- Extrait de page:
----------

Après la grande démission, le “quiet quitting” ou “démission silencieuse” est devenu la formule fétiche des médias de management. Ce phénomène traduit un manque de motivation des équipes qui les amène à se cantonner à leur stricte fiche de poste.

Ne pas compter ses heures, travailler plus pour gagner plus, ne pas répondre aux sollicitations en dehors de son activité professionnelle... Ces principes semblent aujourd’hui bien loin des préoccupations d’un certain nombre de collaborateurs en réponse aux bouleversements engendrés par la crise sanitaire et pourrait faire du quiet quitting l’un des sujets d’angoisse des managers et des ressources humaines.

La flemme pour un travail sans flamme

Cet engouement tire en partie ses racines de TikTok. Des jeunes issus de la génération Z expliquaient leur intention de ne plus faire que ce pour quoi ils avaient été embauchés. Ni plus, ni moins. Il ne s’agit pas de démissionner mais plutôt de lever le pied. Les quiet quitters font leur travail, pour le même salaire, la même reconnaissance, mais sans le stress qui l’accompagne.

----------

- Consignes d'exercice:
1. Indiquez si chacune des affirmations suivantes concorde avec l'extrait sur le quiet quitting, en répondant oui ou non et en citant les mots décisifs de l'extrait : (a) le quiet quitting consiste à quitter son emploi ; (b) cet engouement tire en partie ses racines de TikTok ; (c) les quiet quitters sont moins bien payés pour leur travail.
2. Poursuivez, s'il vous plaît, l'extrait sur le quiet quitting à partir de sa dernière phrase.
Les entrées ne sont pas nécessaires ici.

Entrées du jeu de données
----------

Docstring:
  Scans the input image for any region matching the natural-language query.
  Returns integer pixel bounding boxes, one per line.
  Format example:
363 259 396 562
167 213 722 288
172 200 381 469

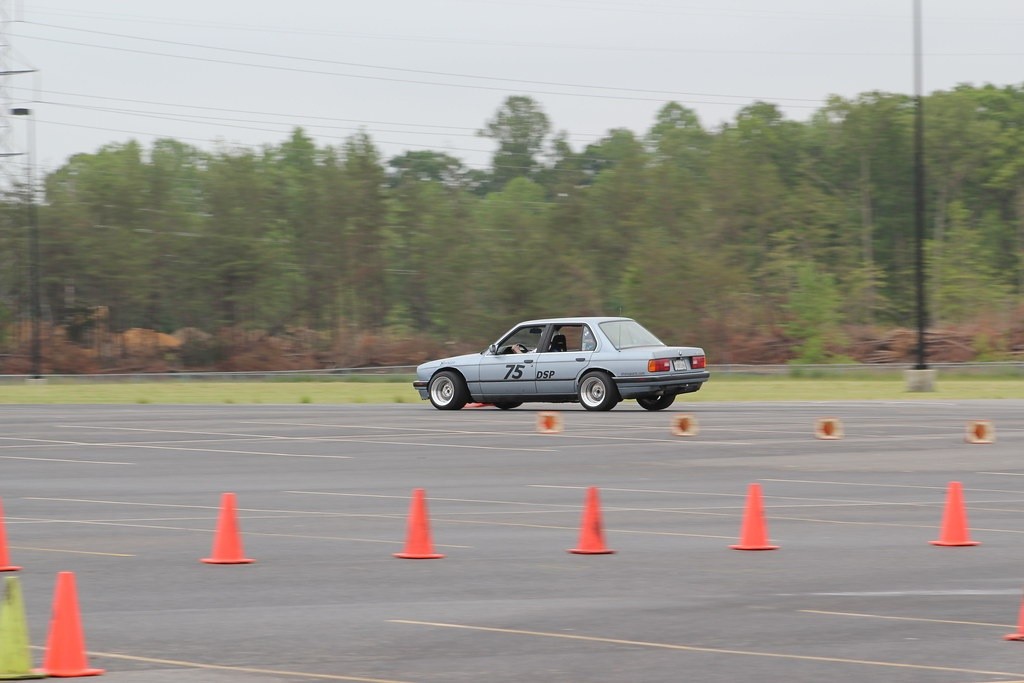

----------

- Réponses par consigne:
1.
(a) Non : « Il ne s’agit pas de démissionner mais plutôt de lever le pied. »
(b) Oui : « Cet engouement tire en partie ses racines de TikTok. »
(c) Non : « Les quiet quitters font leur travail, pour le même salaire, la même reconnaissance, mais sans le stress qui l’accompagne. »

2.
Cause ou effet, la crise sanitaire est incontestablement le point de bascule. Cette nouvelle philosophie du travail n’a cessé de prendre de l’ampleur depuis et concernerait 37% des Français selon un sondage réalisé par l’Ifop pour le site Les Markers. Soucieux de leur bien-être et d’équilibrer vie professionnelle et vie personnelle, 45% des salariés inscrivent dorénavant l’épanouissement au premier plan aux côtés de la rémunération selon un sondage réalisé par la fondation Jean-Jaurès. Et seuls 46% considèrent le travail comme une source d’épanouissement. Plus de la moitié (54%) le perçoit même comme une contrainte.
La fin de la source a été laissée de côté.